In computer security, a side-channel attack is any attack based on extra information that can be gathered because of the fundamental way a computer protocol or algorithm is implemented, rather than flaws in the design of the protocol or algorithm itself (e.g. flaws found in a cryptanalysis of a cryptographic algorithm) or minor, but potentially devastating, mistakes or oversights in the implementation. (Cryptanalysis also includes searching for side-channel attacks.) Timing information, power consumption, electromagnetic leaks, and sound are examples of extra information which could be exploited to facilitate side-channel attacks.

Some side-channel attacks require technical knowledge of the internal operation of the system, although others such as differential power analysis are effective as black-box attacks. The rise of Web 2.0 applications and software-as-a-service has also significantly raised the possibility of side-channel attacks on the web, even when transmissions between a web browser and server are encrypted (e.g. through HTTPS or WiFi encryption), according to researchers from Microsoft Research and Indiana University.^[1]

Attempts to break a cryptosystem by deceiving or coercing people with legitimate access are not typically considered side-channel attacks: see social engineering and rubber-hose cryptanalysis.

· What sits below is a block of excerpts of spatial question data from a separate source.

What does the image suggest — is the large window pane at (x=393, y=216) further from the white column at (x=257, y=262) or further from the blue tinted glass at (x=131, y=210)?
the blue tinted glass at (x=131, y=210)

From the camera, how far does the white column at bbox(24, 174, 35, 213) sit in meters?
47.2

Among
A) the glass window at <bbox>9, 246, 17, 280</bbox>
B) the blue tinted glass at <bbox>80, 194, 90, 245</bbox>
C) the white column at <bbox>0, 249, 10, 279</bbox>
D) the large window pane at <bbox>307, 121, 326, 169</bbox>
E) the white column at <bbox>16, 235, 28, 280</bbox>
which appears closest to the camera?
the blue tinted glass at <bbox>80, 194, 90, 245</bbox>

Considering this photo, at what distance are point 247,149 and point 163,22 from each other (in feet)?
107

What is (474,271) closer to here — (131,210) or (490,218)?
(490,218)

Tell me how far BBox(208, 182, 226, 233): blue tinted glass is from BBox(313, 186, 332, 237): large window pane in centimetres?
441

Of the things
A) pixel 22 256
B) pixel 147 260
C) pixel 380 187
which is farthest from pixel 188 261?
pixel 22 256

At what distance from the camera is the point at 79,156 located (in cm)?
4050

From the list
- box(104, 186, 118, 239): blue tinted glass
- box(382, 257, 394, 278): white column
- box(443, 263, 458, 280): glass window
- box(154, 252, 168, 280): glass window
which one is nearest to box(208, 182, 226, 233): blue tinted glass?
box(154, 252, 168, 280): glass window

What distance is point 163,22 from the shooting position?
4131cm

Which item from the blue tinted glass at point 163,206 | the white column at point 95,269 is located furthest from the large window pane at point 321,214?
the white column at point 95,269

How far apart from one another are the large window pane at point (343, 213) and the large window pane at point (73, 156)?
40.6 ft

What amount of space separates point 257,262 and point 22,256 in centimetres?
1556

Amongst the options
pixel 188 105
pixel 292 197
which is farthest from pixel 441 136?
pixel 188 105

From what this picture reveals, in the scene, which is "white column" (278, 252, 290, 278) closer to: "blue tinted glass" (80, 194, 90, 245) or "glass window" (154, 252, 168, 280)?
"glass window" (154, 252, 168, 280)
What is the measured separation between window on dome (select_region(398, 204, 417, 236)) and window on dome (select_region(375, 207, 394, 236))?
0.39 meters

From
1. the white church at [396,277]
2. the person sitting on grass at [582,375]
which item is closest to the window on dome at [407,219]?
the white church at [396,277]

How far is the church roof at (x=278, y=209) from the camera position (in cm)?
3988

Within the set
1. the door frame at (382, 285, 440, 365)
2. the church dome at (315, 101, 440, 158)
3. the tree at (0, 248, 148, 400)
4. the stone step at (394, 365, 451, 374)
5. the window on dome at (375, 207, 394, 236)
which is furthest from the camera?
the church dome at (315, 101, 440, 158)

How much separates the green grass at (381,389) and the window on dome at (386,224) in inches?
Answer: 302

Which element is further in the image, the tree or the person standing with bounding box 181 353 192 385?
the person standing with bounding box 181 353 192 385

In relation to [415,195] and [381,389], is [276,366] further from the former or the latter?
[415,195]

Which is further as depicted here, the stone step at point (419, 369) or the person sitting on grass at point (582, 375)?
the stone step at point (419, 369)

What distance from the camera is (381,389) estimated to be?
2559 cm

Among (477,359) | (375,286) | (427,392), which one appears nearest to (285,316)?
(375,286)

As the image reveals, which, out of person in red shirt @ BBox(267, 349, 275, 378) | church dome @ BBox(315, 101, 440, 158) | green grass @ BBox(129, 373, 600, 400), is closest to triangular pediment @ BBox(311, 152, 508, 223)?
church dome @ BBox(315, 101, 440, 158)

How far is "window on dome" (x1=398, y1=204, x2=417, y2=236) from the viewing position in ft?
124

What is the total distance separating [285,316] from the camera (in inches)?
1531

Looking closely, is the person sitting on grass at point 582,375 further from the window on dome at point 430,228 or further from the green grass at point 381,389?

General classes of side-channel attack include:

• Cache attack — attacks based on attacker's ability to monitor cache accesses made by the victim in a shared physical system as in virtualized environment or a type of cloud service.
• Timing attack — attacks based on measuring how much time various computations (such as, say, comparing an attacker's given password with the victim's unknown one) take to perform.
• Power-monitoring attack — attacks that make use of varying power consumption by the hardware during computation.
• Electromagnetic attack — attacks based on leaked electromagnetic radiation, which can directly provide plaintexts and other information. Such measurements can be used to infer cryptographic keys using techniques equivalent to those in power analysis or can be used in non-cryptographic attacks, e.g. TEMPEST (aka van Eck phreaking or radiation monitoring) attacks.
• Acoustic cryptanalysis — attacks that exploit sound produced during a computation (rather like power analysis).
• Differential fault analysis — in which secrets are discovered by introducing faults in a computation.
• Data remanence — in which sensitive data are read after supposedly having been deleted. (e.g. Cold boot attack)
• Software-initiated fault attacks — Currently a rare class of side channels, Row hammer is an example in which off-limits memory can be changed by accessing adjacent memory too often (causing state retention loss).
• Allowlist — attacks based on the fact that the allowlisting devices will behave differently when communicating with allowlisted (sending back the responses) and non-allowlisted (not responding to the devices at all) devices. Allowlist-based side channel may be used to track Bluetooth MAC addresses.
• Optical - in which secrets and sensitive data can be read by visual recording using a high resolution camera, or other devices that have such capabilities (see examples below).

In all cases, the underlying principle is that physical effects caused by the operation of a cryptosystem (on the side) can provide useful extra information about secrets in the system, for example, the cryptographic key, partial state information, full or partial plaintexts and so forth. The term cryptophthora (secret degradation) is sometimes used to express the degradation of secret key material resulting from side-channel leakage.